Because sclerosing mesenteritis is an inflammatory disease of unknown origin, treatment is based on immunosuppressive agents, including glucocorticoids [3,4].

It is known that glucocorticoids exacerbate hyperglycemia in patients with diabetes mellitus, but they can also induce diabetes mellitus themselves [9,10]. The diabetogenic effect of glucocorticoids is based on many mechanisms, among them: counter-regulatory effect in relation to insulin, increase of insulin resistance and hepatic gluconeogenesis, and glycogenolysis. Furthermore, they decrease the secretion of insulin from beta cells and activate alpha cells in the pancreas and diminish the effects of incretin. The final effect of GC-therapy depends on the dose, the method of administration, and the active ingredient used in formulation of the drug [11]. The data show that oral administration of glucocorticoids is associated with an increased risk of developing diabetes mellitus of up to 2%, while the odds ratio for new-onset diabetes mellitus in patients treated with glucocorticoids ranges from approximately 1.5 to 2.5 [12,13].

Taking into consideration the dose of glucocorticoids used in our patient and the inflammation of his mesentery, we predicted the possibility of significant hyperglycemia. However, in the presented case, we observed the opposite effects of improved metabolic control during treatment with glucocorticoids. It seems that the effect of the reduction of the inflammation with glucocorticoids was stronger than the hyperglycemic effect of this treatment.

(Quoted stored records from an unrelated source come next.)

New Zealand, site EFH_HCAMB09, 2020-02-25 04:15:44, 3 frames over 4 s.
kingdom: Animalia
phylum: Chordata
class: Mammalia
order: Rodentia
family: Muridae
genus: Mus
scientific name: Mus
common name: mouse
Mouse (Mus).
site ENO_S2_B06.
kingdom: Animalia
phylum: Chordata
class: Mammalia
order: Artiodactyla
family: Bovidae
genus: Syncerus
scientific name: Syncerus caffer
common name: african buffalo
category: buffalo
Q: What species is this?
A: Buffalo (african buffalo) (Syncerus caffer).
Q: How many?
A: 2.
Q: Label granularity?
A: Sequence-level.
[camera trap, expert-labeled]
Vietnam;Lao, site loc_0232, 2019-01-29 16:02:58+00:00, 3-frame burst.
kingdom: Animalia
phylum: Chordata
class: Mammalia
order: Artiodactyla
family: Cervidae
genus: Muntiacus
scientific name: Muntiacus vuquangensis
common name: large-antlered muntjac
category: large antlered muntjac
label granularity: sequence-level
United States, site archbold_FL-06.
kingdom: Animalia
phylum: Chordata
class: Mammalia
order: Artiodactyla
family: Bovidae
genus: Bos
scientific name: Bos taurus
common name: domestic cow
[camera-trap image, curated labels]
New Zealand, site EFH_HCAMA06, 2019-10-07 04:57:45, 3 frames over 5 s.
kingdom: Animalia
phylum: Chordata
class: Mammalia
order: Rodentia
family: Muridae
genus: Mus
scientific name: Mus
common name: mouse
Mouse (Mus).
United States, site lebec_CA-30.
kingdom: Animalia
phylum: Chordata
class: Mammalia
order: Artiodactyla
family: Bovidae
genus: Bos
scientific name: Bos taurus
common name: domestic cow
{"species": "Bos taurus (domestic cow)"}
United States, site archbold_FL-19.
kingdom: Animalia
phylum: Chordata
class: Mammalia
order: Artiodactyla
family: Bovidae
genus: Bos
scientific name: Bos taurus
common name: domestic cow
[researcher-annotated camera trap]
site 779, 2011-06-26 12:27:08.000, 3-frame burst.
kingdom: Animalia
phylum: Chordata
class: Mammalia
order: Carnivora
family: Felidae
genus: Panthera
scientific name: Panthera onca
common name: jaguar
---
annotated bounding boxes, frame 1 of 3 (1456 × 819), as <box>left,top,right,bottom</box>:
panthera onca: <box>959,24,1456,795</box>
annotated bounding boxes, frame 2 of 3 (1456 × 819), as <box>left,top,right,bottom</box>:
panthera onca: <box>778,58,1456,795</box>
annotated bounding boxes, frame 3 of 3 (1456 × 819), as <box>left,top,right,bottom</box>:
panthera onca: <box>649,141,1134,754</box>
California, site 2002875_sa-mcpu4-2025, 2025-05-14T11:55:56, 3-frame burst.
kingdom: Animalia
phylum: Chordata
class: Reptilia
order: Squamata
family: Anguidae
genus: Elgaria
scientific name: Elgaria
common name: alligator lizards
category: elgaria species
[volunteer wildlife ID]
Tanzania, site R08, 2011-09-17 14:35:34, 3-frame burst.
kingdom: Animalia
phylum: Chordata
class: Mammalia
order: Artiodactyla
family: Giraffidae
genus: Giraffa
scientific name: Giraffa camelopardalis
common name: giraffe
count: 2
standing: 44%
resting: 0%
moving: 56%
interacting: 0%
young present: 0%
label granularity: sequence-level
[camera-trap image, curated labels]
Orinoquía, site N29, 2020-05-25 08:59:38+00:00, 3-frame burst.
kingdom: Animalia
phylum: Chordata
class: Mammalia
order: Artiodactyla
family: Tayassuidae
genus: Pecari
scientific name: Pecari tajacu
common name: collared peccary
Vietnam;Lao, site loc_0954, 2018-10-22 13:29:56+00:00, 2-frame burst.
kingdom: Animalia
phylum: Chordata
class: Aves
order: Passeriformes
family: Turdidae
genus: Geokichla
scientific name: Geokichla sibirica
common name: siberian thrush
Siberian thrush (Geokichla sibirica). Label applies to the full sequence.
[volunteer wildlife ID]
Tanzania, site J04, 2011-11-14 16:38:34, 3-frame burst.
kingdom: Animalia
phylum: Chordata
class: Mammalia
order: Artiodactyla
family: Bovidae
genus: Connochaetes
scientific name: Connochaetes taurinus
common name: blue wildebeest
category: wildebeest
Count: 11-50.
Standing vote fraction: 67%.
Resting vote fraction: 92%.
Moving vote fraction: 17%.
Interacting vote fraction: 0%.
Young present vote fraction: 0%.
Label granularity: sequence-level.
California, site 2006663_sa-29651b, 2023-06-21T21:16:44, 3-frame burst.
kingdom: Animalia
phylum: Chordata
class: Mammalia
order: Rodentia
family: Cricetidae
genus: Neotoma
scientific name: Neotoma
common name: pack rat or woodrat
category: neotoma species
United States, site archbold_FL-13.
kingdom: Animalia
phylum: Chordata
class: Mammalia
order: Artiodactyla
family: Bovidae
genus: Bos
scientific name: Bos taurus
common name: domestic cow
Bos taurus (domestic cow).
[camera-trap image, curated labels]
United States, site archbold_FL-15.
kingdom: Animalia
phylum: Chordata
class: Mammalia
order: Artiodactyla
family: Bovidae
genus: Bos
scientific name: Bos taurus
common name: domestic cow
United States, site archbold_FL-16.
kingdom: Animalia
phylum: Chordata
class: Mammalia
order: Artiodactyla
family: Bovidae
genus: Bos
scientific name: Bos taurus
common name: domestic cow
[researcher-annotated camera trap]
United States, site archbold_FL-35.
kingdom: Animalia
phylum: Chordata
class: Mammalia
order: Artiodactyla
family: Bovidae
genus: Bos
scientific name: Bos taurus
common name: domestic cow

We did not find other case reports that document improvement in diabetes mellitus type 2 or insulin resistance by glucocorticoid administration. However, because of the importance of inflammation in the development of insulin resistance, it is questioned whether type 2 diabetes mellitus can be treated as an autoimmune disease. Glucocorticoids are taken into consideration as a one of the possible agents in this novel immunotherapeutic approach. The proposed mechanism via which glucocorticoids inhibit development of insulin resistance is the ability to prevent NF-κB subunits from binding with target genes, and thus inhibit the transcription of DNA. As seen above, the similarity of the inflammatory process of the adi-pose tissue in the sclerosing mesenteritis suggests that steroids can have analogous action in this disease [14,15].

Conclusions

We should include SM in the differential diagnosis of abdominal pain in patients with diabetes mellitus. In addition, we should think about this disease when we are looking for causes of metabolic decompensation in patients with diabetes mellitus.

In most cases, the use of glucocorticoids causes a significant increase in blood glucose levels, but in the patients with SM, treatment with glucocorticoids can paradoxically lead to better glycemic control.